Seu pai tinha providenciado todo o necessário sem hesitar, mas se tratando de sua filha preferida, aquela generosidade não lhe era estranha. Perséfone havia se encarregado da decoração, e embora não tivesse muito a se fazer até que chegassem ao local da celebração e soubessem o que estaria disponível para uso, sua prima tinha encontrado uma maneira de trazer exemplares de algumas de suas amadas flores para o caso de não haver material o suficiente disponível em Atlântida. Atena não achava que elas sobreviveriam à viagem, mas uma vez que o talento de Perséfone para jardinagem sempre fora inquestionável e ela parecia saber o que estava fazendo, preferiu não opinar nesse assunto.

Elas duas não estavam se falando há alguns dias. Ou, em uma melhor colocação, Atena tinha decidido ignorá-la depois que a prima esboçara uma reação absolutamente ridícula ao relato que ela fizera do beijo que Poseidon lhe roubara no baile. Algo sobre gestos românticos e como eles eram perfeitos um pro outro, uma baboseira tão sem tamanho que Atena tinha feito questão de se esforçar ao máximo para esquecer.

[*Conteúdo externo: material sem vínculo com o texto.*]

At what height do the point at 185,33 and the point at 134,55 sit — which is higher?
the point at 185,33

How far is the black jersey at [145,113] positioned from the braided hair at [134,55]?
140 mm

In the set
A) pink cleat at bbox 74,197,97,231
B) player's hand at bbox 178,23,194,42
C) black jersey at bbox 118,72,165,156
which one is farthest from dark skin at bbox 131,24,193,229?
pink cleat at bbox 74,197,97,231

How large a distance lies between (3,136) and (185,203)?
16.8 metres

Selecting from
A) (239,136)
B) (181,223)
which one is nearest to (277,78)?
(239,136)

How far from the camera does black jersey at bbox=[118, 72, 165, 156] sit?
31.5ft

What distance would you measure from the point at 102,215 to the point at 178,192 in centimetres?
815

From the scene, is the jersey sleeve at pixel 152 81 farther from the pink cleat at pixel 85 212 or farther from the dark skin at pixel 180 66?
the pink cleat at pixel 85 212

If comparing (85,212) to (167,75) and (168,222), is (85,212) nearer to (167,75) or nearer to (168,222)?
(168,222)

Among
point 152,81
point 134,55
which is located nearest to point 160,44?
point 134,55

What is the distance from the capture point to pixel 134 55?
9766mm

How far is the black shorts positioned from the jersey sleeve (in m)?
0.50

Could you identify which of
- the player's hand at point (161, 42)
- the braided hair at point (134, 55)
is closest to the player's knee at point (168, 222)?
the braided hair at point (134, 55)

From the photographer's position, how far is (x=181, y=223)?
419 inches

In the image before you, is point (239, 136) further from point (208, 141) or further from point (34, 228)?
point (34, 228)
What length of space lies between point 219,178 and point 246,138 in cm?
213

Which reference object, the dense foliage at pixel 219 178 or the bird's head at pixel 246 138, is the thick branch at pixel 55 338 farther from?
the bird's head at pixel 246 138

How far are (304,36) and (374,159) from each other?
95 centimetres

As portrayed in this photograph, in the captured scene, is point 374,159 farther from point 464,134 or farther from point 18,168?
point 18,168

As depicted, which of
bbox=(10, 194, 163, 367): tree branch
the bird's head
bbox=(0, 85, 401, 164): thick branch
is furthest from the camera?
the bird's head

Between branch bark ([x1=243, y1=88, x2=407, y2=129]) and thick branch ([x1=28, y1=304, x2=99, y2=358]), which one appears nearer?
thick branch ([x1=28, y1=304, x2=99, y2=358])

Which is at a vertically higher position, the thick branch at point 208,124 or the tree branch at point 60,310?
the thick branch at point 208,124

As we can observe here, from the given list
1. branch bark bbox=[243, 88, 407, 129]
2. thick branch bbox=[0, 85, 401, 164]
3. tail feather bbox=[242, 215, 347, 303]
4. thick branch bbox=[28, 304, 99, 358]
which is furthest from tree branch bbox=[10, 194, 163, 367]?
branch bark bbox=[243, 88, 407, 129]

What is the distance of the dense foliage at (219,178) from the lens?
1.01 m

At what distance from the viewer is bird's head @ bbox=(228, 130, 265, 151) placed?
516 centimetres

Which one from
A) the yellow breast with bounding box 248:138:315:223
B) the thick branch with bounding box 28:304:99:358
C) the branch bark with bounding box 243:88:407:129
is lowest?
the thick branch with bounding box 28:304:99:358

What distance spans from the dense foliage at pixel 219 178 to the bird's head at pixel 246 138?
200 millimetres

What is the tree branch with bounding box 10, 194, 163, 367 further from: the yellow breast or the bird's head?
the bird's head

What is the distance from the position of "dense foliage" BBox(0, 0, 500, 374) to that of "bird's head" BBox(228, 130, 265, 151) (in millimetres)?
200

Pensar nesse acontecimento a conduziu a outros questionamentos que já povoavam sua mente há algum tempo. Era certo que Poseidon se mostrara gentil e atencioso como nunca alguém tinha sido com ela, mas Atena não queria deixar aquilo lhe subir à cabeça. Para ela, era claro como o dia que Poseidon estava fazendo tudo o que estava a seu alcance para passar a melhor imagem de si mesmo possível e assim conseguir sustentar o acordo selado pelo seu pai. O que a deixava inquieta era questionar-se como seria a personalidade de seu noivo uma vez que aquela aliança se concretizasse. Quando estivessem sozinhos em seu novo castelo, longe da fachada de cortesia dos bailes e visitas formais, unidos pelo laço indivisível do matrimônio. Ela estava ciente de que um dos deveres esperados das esposas era a obediência e submissão total ao marido, algo que não se considerava capaz de cumprir. Poseidon esperaria isso dela? Seria autoritário e controlador como Cronos aparentava ser ou desatencioso e infiel como Zeus? Será que permitiria que seus familiares a visitassem? Aliás, essa era outra das coisas que Atena não sabia como faria para se acostumar: viver em um lar sem sua barulhenta e complexa família.

Outra das obrigações impostas às mulheres casadas era a de prover pelo menos um herdeiro, quesito que por sinal era fundamental para os pais de seu noivo. Ela não via como seria possível cumprí-lo caso fossem realmente manter um casamento de fachada como Poseidon propusera.

Ele não tinha tocado naquele assunto novamente desde a fatídica noite do baile; aliás, Poseidon não tinha feito qualquer contato com ela desde aquela ocasião, mesmo que já estivessem viajando juntos há quase dois dias, e isso só mudou quando eles pararam para descansar. Montaram acampamento ao lado da estrada, em uma agradável campina que terminava em uma ladeira de um lado e fazia divisa com um bosque do outro. Os rapazes se afastaram para caçar no dito bosque, e depois de alguns minutos voltaram com alguns pássaros derrubados principalmente graças à inegável perícia de Apolo com o arco e flecha. Enquanto limpavam e preparavam as aves para serem assadas, por algum motivo Ares e Poseidon começaram a brigar.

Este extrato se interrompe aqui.